Persönlich ist mir - nicht nur als Mitglied des Beirats für Menschen mit Behinderung - die Barrierefreiheit, ein funktionierendes Blindenleitsystem und die Zugänglichkeit öffentlicher Plätze äußerst wichtig. Die SPD-Fraktion hat in der Vergangenheit auf eine Anpassung des Schmuckbandes zur Gestaltung von Marktplatz und Kaiserstraße unter funktionalen und gestalterischen Gesichtspunkten gedrängt, genauso wie auf die hinreichende Kontrastierung für Blinde und Sehbehinderte.

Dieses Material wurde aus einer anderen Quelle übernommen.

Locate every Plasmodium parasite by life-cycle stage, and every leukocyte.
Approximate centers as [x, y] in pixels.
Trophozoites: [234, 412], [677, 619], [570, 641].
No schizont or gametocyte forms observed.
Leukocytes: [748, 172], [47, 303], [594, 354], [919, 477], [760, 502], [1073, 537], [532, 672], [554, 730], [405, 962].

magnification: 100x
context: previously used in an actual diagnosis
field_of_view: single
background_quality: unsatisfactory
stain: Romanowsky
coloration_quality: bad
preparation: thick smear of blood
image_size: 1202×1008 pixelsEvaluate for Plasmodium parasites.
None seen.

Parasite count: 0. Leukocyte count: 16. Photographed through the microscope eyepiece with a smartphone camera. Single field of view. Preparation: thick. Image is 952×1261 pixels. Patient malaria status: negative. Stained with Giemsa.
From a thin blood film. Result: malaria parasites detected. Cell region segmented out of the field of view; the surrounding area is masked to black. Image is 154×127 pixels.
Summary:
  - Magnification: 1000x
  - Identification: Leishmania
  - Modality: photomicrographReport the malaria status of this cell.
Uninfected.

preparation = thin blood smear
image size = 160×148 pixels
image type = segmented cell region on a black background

Wichtig war auch die zukünftige Pflege und Wartung durch das Tiefbauamt sicherzustellen. Sofern diese verschiedenen Aspekte nicht miteinander vereinbar gewesen wären, hätte den Interessen der Menschen mit Behinderungen Vorrang gebührt. Aber wo ein Wille ist, ist auch ein Weg! An dieser Stelle möchte ich dem Vorstand des Beirats für Menschen mit Behinderung und ebenso der kommunalen Behindertenbeauftragten meine Hochachtung für ihre ureigene Interessenwahrnehmung aussprechen. Dieses Engagement hat sich ausgezahlt.

Die Betroffenen können schließlich am besten beurteilen, welche Beschaffenheit der Straßenpflasterung ihren Bedürfnissen am nächsten kommt. Bei dem Siegerentwurf von Mettler, Landschaftsarchitekten aus Berlin, kann es sich daher nur um einen guten Leitfaden für die weitere Gestaltung von Marktplatz und Kaiserstraße handeln. Die konkrete Ausarbeitung, die Entwicklung des Gesamtpakets, kann meiner Ansicht nach nur im ständigen Austausch mit allen und unter Beachtung von Inklusionsgesichtspunkten stattfinden. Auf dass in Zukunft ein baustellenfreies Flanieren auch ein barrierefreies Flanieren wird!